We make use of the New Relic Insights API ¹¹, which boils down to a HTTP POST with a JSON payload containing the events and facets we wish to track.

A common approach for event based monitoring like this is to buffer a number of events in memory and then use a background thread to publish the data to the tool (in our case New Relic). (In this discussion we will refer to a “background thread” as a thread which is not processing client requests). The approach has several advantages:

it doesn’t impact the request thread. Events are passed to a dedicated thread so that the main request thread is not impacted.
buffering. It buffers a configurable number of events in memory before making the “expensive” (100ms-120ms) request to the API.
decoupling. The processing of the Lambda requests and the metrics collection concerns are well separated, and they have well defined failure handling modes. For example if the POST to New Relic API fails for any reason it won’t impact the request thread, and handling it could be as easy as retrying the request some time later.

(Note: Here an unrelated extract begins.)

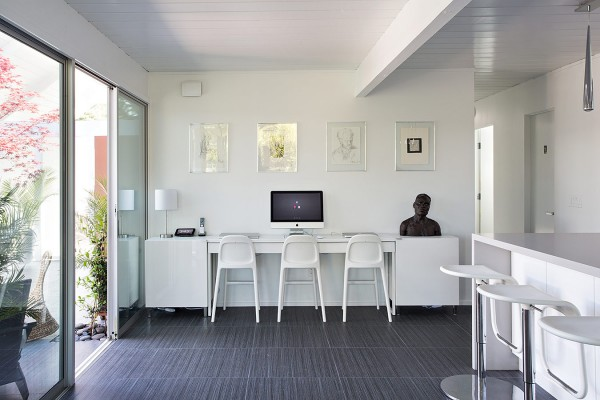 This triple seated home office area is a great addition for a modern family home with multiple computer users. Two large storage cupboards on either side of the long desk creates a great opportunity for hiding away the usual workspace clutter of printers, scanners, disks, ring-binder files and stationery supplies.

The following image depict the scenario where the λ-thread and the BufferingAgent belong to the same JVM process which is running the AWS Lambda. The BufferingAgent runs in a background thread.

The problem.
#

We found that the approach described above doesn’t work on AWS Lambda. The following section details our findings and explains why it doesn’t work.

In the main AWS documentation ¹² there isn’t much detail about the Lambda lifecycle. Another blog post ¹³ tries to explain how containers are allocated and reused. However none of the resources we’ve found detail exactly what happens to the container / JVM once the execution of the request terminates.

What we expected is that background threads would keep working - as in a standalone JVM - and therefore we could push the metrics to New Relic. What really happens is that we can’t get any data into New Relic and from time-to-time we get a SocketException with a OperationNotPermittedException.

Once we ruled out any programming error in our code, we noticed that the same code was working correctly when the HTTP POST to New Relic was done in the Lambda request thread (synchronously), rather than in the background thread. So we started investigating how threads get scheduled in an AWS Lambda. The question we tried to answer was: “What happens to the JVM when the a Lambda request completes?”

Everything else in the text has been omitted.